Abstract

A rapid procedure has been devised to extract photochemically active reaction centers from the green bacterium Chloroflexus aurantiacus strain J-10-f1 and a mutant lacking colored carotenoids (73-3). The isolated material was completely free of antenna bacteriochlorophyll and cytochromes and nearly free of carotenoids and had near IR absorption maxima at 865, 815, and 756 nm. On oxidation, the peak at 865 nm was bleached and the remaining two peaks were shifted to 806 and 757 nm.
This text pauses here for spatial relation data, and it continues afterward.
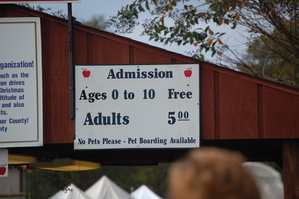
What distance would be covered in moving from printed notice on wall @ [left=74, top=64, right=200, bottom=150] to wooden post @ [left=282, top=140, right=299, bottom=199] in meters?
1.23

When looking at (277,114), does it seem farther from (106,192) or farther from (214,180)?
(106,192)

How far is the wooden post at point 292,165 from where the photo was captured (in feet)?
25.4

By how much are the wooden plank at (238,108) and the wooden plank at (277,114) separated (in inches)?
5.4

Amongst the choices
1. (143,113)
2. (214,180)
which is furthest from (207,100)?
(214,180)

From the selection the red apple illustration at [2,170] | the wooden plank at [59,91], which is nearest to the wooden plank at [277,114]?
the wooden plank at [59,91]

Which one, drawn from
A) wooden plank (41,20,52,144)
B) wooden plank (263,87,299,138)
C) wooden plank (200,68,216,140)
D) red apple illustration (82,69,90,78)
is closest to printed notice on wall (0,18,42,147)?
wooden plank (41,20,52,144)

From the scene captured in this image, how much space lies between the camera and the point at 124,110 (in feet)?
24.5

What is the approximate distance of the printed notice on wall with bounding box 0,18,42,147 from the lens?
7395mm

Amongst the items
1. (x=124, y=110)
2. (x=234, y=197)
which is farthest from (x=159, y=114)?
(x=234, y=197)

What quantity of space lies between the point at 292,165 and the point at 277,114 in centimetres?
72

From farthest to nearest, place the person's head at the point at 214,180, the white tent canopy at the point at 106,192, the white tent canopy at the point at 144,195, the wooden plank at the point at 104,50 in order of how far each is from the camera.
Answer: the white tent canopy at the point at 106,192 → the white tent canopy at the point at 144,195 → the wooden plank at the point at 104,50 → the person's head at the point at 214,180

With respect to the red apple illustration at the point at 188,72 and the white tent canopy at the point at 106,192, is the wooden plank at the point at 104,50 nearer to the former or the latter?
the red apple illustration at the point at 188,72

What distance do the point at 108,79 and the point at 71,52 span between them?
0.56 meters

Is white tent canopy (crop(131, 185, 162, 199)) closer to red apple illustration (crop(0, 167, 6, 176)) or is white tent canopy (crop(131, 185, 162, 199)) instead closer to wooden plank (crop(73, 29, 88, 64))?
red apple illustration (crop(0, 167, 6, 176))
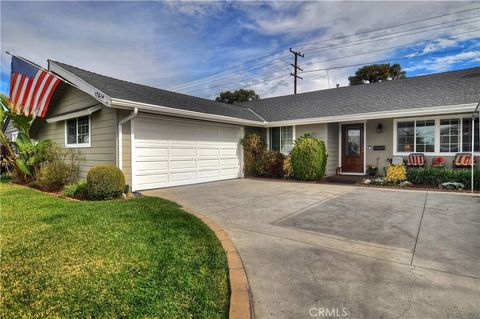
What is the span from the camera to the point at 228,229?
4.61 meters

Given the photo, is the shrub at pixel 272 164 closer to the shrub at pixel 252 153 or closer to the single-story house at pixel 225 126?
the shrub at pixel 252 153

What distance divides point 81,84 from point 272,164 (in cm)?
803

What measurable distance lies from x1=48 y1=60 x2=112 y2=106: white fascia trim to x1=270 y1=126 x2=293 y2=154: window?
8.43m

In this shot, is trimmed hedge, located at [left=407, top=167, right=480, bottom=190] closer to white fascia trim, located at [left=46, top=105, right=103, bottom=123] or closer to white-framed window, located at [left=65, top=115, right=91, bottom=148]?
white fascia trim, located at [left=46, top=105, right=103, bottom=123]

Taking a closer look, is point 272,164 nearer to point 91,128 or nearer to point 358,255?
point 91,128

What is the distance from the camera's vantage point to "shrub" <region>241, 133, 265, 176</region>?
12541 mm

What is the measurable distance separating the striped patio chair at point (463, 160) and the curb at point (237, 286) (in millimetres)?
9611

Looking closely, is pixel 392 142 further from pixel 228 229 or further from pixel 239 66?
pixel 239 66

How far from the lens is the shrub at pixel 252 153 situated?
1254 cm

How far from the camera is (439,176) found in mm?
8898

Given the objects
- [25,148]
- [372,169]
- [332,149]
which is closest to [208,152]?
[332,149]

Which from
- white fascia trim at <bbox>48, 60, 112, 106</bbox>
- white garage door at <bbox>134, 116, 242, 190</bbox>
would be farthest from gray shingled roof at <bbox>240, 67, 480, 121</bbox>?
white fascia trim at <bbox>48, 60, 112, 106</bbox>

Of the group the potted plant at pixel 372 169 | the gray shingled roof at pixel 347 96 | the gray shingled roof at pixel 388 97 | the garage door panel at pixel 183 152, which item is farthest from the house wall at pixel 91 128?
the potted plant at pixel 372 169

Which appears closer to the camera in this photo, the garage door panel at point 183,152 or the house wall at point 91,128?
the house wall at point 91,128
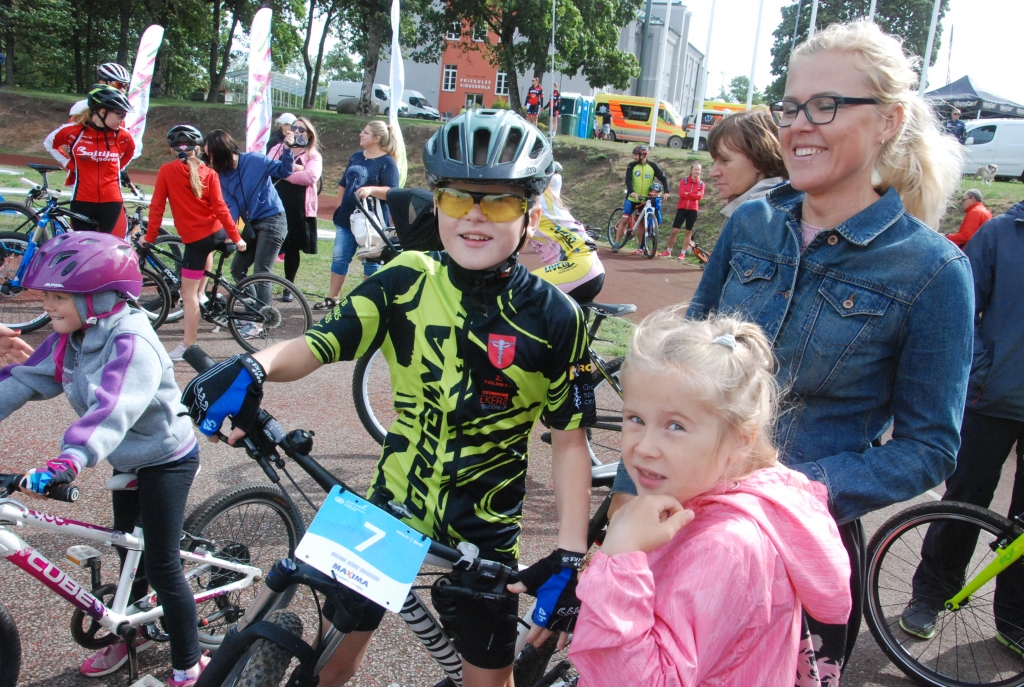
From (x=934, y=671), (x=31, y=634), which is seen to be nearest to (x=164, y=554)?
(x=31, y=634)

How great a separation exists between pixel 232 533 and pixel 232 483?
1.35m

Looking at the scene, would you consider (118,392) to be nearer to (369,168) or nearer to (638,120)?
(369,168)

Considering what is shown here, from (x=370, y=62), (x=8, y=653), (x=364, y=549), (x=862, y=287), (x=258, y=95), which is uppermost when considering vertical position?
(x=370, y=62)

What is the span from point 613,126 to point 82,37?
32.9 metres

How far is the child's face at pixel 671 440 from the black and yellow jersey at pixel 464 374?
501 mm

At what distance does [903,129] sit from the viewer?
5.96ft

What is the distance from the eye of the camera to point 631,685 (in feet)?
4.52

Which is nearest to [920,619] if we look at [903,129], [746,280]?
[746,280]

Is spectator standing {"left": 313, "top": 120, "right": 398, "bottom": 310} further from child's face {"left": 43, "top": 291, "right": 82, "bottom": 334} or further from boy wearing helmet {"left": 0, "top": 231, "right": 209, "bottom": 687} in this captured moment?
child's face {"left": 43, "top": 291, "right": 82, "bottom": 334}

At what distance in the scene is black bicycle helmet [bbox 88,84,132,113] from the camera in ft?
23.4

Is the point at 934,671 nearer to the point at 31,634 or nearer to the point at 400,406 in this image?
the point at 400,406

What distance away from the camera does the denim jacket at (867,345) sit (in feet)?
5.59

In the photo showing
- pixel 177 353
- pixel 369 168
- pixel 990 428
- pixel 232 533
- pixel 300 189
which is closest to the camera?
pixel 232 533

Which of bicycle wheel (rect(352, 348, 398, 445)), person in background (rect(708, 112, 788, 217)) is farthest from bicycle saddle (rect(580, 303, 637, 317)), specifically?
bicycle wheel (rect(352, 348, 398, 445))
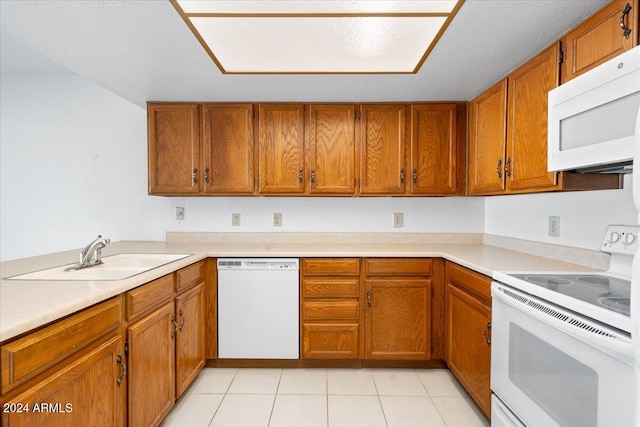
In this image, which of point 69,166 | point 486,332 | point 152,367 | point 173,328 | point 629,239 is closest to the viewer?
point 629,239

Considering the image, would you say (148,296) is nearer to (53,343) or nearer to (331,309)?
(53,343)

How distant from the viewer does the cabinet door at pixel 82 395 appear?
868mm

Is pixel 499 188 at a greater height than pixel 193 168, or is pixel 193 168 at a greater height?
pixel 193 168

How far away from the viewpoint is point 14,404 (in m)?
0.82

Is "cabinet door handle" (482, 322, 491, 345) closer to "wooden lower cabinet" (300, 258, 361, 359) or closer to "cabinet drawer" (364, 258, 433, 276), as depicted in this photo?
"cabinet drawer" (364, 258, 433, 276)

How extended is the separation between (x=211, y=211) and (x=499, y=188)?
229cm

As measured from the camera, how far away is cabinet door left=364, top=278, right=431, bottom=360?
2.27m

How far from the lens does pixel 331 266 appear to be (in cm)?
229

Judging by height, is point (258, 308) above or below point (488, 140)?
below

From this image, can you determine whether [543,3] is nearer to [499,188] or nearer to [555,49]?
[555,49]

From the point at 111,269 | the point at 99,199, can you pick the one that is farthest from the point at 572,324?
the point at 99,199

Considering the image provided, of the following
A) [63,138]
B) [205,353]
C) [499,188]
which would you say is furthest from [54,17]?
[499,188]

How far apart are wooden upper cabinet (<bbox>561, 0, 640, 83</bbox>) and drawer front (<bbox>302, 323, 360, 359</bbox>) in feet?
6.40

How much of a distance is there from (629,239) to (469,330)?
0.90m
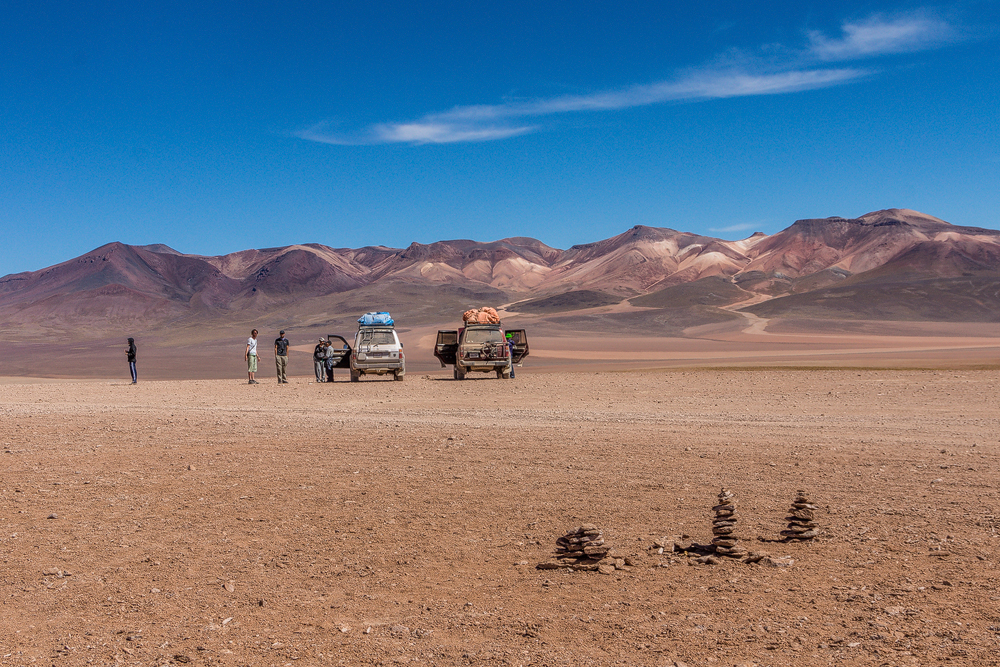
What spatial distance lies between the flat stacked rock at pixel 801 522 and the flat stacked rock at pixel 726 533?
45 cm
Although these spectral characteristics show general similarities to those in reaction center preparations from purple bacteria, there are some distinct differences. Comparison of the spectra of reaction centers of Chloroflexus and Rhodopseudomonas sphaeroides, adjusted to the same absorbance at 865 nm, showed that the absorbance at 815 nm in Chloroflexus was much less and that at 757 nm was much greater than the equivalent absorbances in R. sphaeroides. Unlike reaction centers from R. sphaeroides and other photosynthetic bacteria that have two molecules of bacteriopheophytin and four molecules of bacteriochlorophyll per unit, reaction centers from Chloroflexus appear to have three molecules of each pigment per unit. A prominent shoulder at 793 nm disappears concomitantly with the bleaching at 865 nm on oxidation of Chloroflexus reaction centers; this spectral component may represent the higher energy transition in the near IR of the two bacteriochlorophylls forming P865. While Chloroflexus has a light-harvesting pigment system very similar to that of the Chlorobiaceae, its reaction center has optical absorption characteristics similar to those of the Rhodospirillaceae.